# Stoeger M3020?



## Totaloutdoorsman (Feb 6, 2020)

My wife wants a shotgun to shoot skeet every now and then. I was leaning towards a 20ga for her. This gun would turn into my dove gun too for the rest of the year. Does anybody have this shotgun? Pros? Cons? Reliability? I have a Benelli M2 as my primary gun already so I’m just looking for reviews on the M3020. Can’t justify buying a $1200 or $750 gun for my wife that’s gonna maybe shoot 200 shells a year through it. Thanks.


----------



## coachdoug87 (Feb 6, 2020)

Stoeger makes a good gun for the price.


----------



## Dustin Pate (Feb 6, 2020)

I know it isn't the gun you asked about, but I have been using a Yildiz A71 20 ga. for 5 years and it has been an absolutely flawless gun.


----------



## kmckinnie (Feb 6, 2020)

My wife has the youth stoeger 20. 
She likes it. She turkey hunts. 
I can’t look down the barrel. Guess my head is to big.


----------



## AceOfTheBase (Feb 6, 2020)

Like my Stoeger M3000 a lot.  
Would get the 3020,  but already have a sweet old REM 1100 LWT.


----------



## delacroix (Feb 8, 2020)

It's too light for any volume of shooting for most people.

Beretta A300 synthetic can be adjusted to fit you both. Might have to stick on a cheek rest for her but that will be most guns. Low recoil shells in it will be more comfortable than a light 20ga. Should be able to find one for $500 or so if you shop around or order off the web.


----------



## leroy (Feb 15, 2020)

I have a 3020 and like it probably have put 1000 or so rounds thru it, no problems


----------



## SC Hunter (Feb 16, 2020)

I have a 3020 that I shoot alot and i like it. I've beat that gun up pretty bad dragging it all around and it keeps going.

Extracted records ::
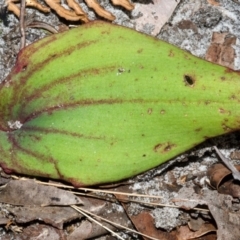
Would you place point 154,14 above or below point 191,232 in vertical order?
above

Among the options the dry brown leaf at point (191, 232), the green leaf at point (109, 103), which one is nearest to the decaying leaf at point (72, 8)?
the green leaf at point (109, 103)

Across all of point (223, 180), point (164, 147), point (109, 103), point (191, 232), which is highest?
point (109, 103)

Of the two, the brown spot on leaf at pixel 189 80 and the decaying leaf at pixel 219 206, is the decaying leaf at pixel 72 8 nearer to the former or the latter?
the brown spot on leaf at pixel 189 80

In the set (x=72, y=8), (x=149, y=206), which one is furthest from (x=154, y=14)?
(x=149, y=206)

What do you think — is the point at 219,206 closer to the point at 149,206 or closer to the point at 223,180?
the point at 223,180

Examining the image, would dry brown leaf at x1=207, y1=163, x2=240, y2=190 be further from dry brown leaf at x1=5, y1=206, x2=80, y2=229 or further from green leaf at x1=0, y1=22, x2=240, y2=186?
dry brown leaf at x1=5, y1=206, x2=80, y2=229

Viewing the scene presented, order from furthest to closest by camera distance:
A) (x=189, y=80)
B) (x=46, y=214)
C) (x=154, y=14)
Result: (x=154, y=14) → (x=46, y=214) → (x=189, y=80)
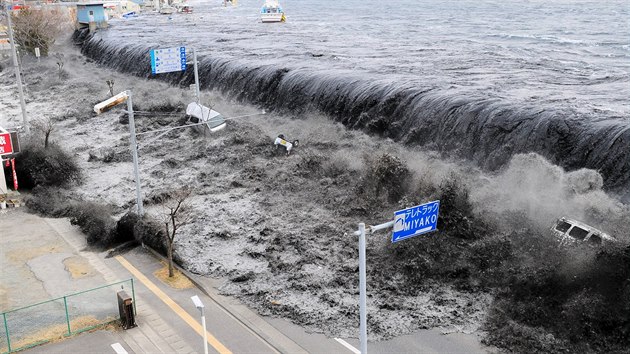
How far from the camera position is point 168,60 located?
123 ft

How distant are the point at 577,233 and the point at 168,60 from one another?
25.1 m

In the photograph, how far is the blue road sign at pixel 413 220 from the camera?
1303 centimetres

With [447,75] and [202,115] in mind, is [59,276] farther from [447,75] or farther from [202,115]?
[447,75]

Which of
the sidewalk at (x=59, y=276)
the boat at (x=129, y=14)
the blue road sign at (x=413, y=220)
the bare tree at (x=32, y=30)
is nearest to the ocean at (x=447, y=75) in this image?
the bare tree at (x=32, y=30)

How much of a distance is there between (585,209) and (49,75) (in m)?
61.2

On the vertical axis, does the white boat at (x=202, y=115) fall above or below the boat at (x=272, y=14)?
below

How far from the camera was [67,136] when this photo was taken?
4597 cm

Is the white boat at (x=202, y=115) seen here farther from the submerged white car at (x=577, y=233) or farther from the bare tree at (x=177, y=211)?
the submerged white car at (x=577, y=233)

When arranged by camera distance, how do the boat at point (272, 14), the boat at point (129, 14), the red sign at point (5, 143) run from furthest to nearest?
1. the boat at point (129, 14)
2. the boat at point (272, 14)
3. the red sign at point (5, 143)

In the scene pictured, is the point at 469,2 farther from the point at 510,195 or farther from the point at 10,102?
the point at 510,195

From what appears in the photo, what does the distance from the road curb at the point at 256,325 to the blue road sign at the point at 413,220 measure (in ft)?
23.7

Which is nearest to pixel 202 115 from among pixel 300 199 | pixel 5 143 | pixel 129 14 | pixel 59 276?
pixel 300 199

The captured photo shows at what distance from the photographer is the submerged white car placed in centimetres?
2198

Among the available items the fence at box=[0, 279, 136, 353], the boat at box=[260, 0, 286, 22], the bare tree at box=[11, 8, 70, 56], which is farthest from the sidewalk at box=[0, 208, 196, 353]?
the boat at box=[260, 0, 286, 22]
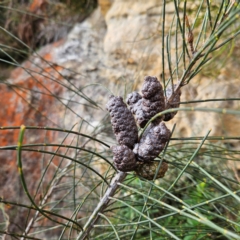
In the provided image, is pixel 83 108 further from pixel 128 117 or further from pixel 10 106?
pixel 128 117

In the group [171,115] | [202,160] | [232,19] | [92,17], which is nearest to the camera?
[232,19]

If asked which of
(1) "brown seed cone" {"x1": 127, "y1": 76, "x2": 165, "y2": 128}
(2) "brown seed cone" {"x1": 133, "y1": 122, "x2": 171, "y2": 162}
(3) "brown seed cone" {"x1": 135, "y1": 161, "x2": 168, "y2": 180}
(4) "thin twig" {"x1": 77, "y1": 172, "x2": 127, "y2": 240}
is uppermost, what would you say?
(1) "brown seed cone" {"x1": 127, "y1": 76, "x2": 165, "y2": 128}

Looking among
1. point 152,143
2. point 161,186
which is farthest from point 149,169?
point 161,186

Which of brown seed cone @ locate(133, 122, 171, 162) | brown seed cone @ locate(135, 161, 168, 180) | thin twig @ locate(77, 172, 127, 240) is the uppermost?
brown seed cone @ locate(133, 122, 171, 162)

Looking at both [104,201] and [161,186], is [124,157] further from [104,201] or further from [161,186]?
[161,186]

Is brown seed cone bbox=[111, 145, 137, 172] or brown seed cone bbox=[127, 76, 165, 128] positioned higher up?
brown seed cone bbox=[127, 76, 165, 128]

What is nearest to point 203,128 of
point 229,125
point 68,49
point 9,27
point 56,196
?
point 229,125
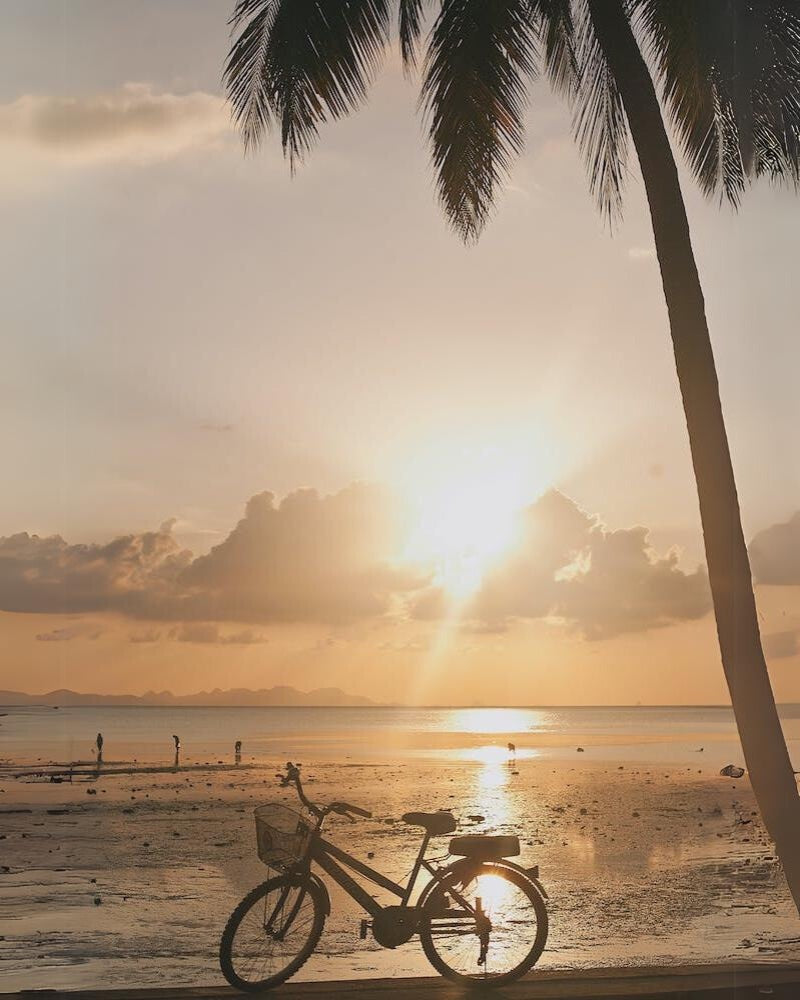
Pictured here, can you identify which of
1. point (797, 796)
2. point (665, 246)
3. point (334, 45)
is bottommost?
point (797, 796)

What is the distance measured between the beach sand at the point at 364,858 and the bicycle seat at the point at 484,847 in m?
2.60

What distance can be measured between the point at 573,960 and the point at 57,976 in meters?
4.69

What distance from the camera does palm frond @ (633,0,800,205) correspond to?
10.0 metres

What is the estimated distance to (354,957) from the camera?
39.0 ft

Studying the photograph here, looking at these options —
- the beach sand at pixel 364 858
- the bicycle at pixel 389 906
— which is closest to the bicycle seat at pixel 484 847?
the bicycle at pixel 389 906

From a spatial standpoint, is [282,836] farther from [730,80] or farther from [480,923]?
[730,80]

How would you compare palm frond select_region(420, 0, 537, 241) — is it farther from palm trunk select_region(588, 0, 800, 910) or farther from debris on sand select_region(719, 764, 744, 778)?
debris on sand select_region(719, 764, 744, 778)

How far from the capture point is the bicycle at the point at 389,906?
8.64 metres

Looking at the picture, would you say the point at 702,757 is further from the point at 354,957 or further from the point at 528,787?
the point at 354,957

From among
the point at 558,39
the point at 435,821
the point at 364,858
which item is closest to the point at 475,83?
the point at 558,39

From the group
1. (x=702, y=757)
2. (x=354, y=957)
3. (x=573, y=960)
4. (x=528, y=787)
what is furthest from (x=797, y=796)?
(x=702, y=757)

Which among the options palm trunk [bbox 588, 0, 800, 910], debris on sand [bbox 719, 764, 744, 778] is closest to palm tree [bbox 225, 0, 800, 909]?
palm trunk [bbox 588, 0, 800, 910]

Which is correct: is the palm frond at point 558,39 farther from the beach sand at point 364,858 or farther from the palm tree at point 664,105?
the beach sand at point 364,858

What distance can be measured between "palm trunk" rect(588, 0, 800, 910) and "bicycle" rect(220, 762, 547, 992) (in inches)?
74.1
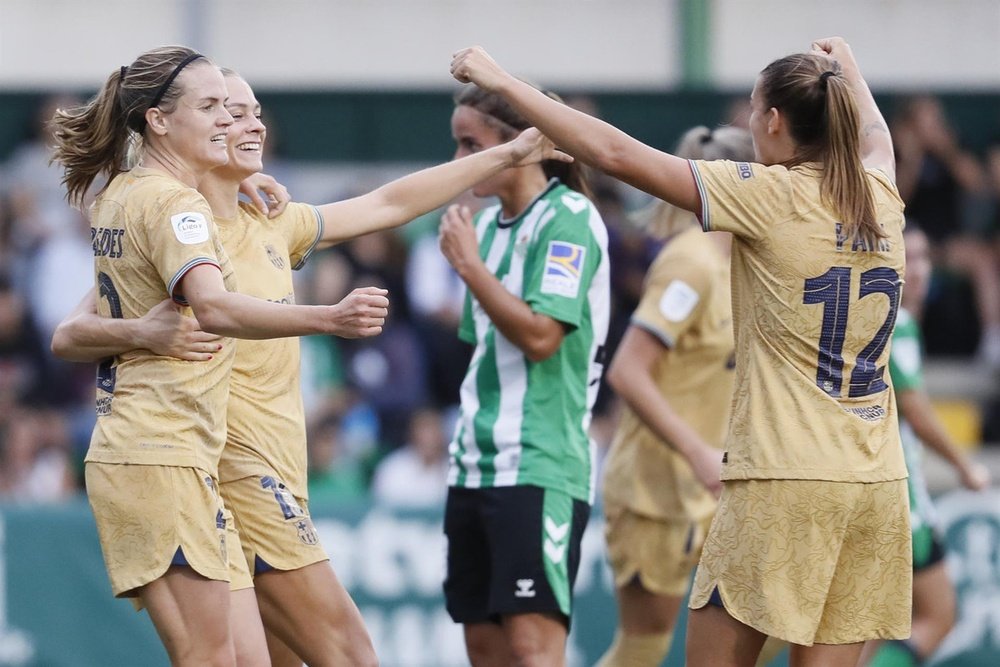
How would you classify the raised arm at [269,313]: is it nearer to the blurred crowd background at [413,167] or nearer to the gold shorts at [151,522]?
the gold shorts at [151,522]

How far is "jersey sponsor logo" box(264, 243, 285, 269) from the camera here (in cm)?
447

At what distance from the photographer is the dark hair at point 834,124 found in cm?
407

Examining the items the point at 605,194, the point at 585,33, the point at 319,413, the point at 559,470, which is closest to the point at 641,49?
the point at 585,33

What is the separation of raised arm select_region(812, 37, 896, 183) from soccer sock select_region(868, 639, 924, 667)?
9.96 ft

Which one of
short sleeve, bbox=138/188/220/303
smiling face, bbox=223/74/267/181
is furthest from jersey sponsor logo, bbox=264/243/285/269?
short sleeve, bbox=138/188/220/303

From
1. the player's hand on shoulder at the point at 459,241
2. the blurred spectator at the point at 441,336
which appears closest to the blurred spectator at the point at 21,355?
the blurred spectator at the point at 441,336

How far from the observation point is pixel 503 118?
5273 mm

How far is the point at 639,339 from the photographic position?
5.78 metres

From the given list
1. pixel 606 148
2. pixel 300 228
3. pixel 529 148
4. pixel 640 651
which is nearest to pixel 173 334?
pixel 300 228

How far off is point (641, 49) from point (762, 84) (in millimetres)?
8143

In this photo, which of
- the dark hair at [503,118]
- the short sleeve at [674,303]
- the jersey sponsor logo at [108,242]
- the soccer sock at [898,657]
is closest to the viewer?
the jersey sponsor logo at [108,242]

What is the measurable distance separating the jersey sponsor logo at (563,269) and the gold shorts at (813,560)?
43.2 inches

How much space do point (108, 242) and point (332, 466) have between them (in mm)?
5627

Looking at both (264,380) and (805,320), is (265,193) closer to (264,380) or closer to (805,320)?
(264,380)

Goals ::
**1)** From the Stoeger M3020 thread, quote the passage from "Would get the" up to and including "off the web.".
**2)** Answer these questions using the Stoeger M3020 thread:
(a) Which gun does the person who started the thread already have as a primary gun?
(b) For how many years has Dustin Pate used a Yildiz A71 20 ga.?
(c) About how many rounds has leroy put through his 3020?
The listing is separate material and has no connection to the Stoeger M3020 thread.

Final results ::
**1)**
Would get the 3020,  but already have a sweet old REM 1100 LWT.


----------



## delacroix (Feb 8, 2020)

It's too light for any volume of shooting for most people.

Beretta A300 synthetic can be adjusted to fit you both. Might have to stick on a cheek rest for her but that will be most guns. Low recoil shells in it will be more comfortable than a light 20ga. Should be able to find one for $500 or so if you shop around or order off the web.

**2)**
(a) A Benelli M2.
(b) Five years.
(c) About 1000 rounds.